## STATED EXERCISE A
Duplicate the lines of the records that run from the line with "List the following" up to and including the line with "1591 inches", and copy nothing else.
********************
With the rally being held at Delhi’s Ramlila Ground in support of FDI and later the strategy declared at the Congress’ Surajkund meet, the message has been driven home that the Congress is bracing for deflating the pressures being mounted by the opposition parties over the issues of price rise and corruption. To put simply, the Congress seems to be keen on justifying its moves which have been dubbed as inflationary by the opposition and it is also expected that the government will try to convince the people to get ready for facing some more harsh measures to be taken for boosting the economy. However, all these won’t be easier as most of the Congress leaders are pressing the government to adhere to its populist policies. Congress chief Sonia Gandhi advised the ministers as well as the party leaders to improve the coordination among them and attach importance to grassroot workers of the party and dispel skepticism in the public about the government’s policies. This clearly reflects that the Congress-led government at the Centre has lost its connection with the people and the issues of price rise and allegations of corruption have become a major cause of concern for the party leadership. It is quite natural that the string of corruption cases and especially the expose by India Against Corruption (IAC) activist Arvind Kejriwal have disappointed both the Congress leaders and the party workers. With the allegations being leveled against BJP chief Nitin Gadkari by Kejriwal, the Congress has got relief as the main opposition party BJP has slipped into the crisis and the ruling party may fish in the troubled water.
********************
## STATED EXERCISE B
Set down the full passage on the Congress party's strategy against opposition pressure, word for word.

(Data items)
********************
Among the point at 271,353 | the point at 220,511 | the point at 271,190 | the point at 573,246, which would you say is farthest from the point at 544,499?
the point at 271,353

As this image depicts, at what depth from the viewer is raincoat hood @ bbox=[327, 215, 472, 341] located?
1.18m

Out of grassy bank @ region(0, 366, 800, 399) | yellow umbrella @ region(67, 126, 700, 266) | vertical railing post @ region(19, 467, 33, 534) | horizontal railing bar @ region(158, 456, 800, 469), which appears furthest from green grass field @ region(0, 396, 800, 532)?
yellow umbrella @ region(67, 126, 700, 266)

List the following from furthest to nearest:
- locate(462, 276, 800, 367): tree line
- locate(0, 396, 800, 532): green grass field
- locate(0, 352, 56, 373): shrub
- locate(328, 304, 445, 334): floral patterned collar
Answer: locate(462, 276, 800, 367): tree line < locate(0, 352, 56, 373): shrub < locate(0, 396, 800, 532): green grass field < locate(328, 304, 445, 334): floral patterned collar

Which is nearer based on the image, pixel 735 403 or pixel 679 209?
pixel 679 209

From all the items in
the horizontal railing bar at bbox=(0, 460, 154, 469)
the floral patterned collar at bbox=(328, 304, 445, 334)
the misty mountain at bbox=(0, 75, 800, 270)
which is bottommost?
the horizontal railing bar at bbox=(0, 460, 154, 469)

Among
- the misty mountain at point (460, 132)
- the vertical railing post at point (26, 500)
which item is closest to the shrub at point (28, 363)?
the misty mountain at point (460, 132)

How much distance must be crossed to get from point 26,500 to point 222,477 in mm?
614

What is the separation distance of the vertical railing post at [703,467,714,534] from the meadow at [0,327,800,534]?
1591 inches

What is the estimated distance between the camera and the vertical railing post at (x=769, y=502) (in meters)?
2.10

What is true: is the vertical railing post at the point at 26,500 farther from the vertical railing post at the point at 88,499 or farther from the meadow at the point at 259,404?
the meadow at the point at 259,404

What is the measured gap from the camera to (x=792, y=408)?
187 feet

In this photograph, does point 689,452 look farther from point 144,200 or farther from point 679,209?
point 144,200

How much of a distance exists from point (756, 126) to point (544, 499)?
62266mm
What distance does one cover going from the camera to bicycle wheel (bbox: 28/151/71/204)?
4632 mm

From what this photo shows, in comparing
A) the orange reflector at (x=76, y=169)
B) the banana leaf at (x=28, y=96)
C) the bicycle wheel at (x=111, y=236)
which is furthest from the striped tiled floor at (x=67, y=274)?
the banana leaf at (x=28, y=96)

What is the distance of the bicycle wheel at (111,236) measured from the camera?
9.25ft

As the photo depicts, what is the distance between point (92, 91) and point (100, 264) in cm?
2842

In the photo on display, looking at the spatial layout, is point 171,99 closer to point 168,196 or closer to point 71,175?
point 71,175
********************
## WRITTEN REPLY A
List the following from furthest to nearest:
- locate(462, 276, 800, 367): tree line
- locate(0, 396, 800, 532): green grass field
- locate(0, 352, 56, 373): shrub
- locate(328, 304, 445, 334): floral patterned collar
Answer: locate(462, 276, 800, 367): tree line < locate(0, 352, 56, 373): shrub < locate(0, 396, 800, 532): green grass field < locate(328, 304, 445, 334): floral patterned collar

Which is nearer based on the image, pixel 735 403 or pixel 679 209?
pixel 679 209

From all the items in
the horizontal railing bar at bbox=(0, 460, 154, 469)
the floral patterned collar at bbox=(328, 304, 445, 334)
the misty mountain at bbox=(0, 75, 800, 270)
which is bottommost?
the horizontal railing bar at bbox=(0, 460, 154, 469)

Among
- the misty mountain at point (460, 132)
- the vertical railing post at point (26, 500)
which item is closest to the shrub at point (28, 363)?
the misty mountain at point (460, 132)

How much distance must be crossed to get from point 26,500 to point 222,477 in mm?
614

What is the separation distance of the vertical railing post at [703,467,714,534] from the meadow at [0,327,800,534]?
1591 inches

## WRITTEN REPLY B
With the rally being held at Delhi’s Ramlila Ground in support of FDI and later the strategy declared at the Congress’ Surajkund meet, the message has been driven home that the Congress is bracing for deflating the pressures being mounted by the opposition parties over the issues of price rise and corruption. To put simply, the Congress seems to be keen on justifying its moves which have been dubbed as inflationary by the opposition and it is also expected that the government will try to convince the people to get ready for facing some more harsh measures to be taken for boosting the economy. However, all these won’t be easier as most of the Congress leaders are pressing the government to adhere to its populist policies. Congress chief Sonia Gandhi advised the ministers as well as the party leaders to improve the coordination among them and attach importance to grassroot workers of the party and dispel skepticism in the public about the government’s policies. This clearly reflects that the Congress-led government at the Centre has lost its connection with the people and the issues of price rise and allegations of corruption have become a major cause of concern for the party leadership. It is quite natural that the string of corruption cases and especially the expose by India Against Corruption (IAC) activist Arvind Kejriwal have disappointed both the Congress leaders and the party workers. With the allegations being leveled against BJP chief Nitin Gadkari by Kejriwal, the Congress has got relief as the main opposition party BJP has slipped into the crisis and the ruling party may fish in the troubled water.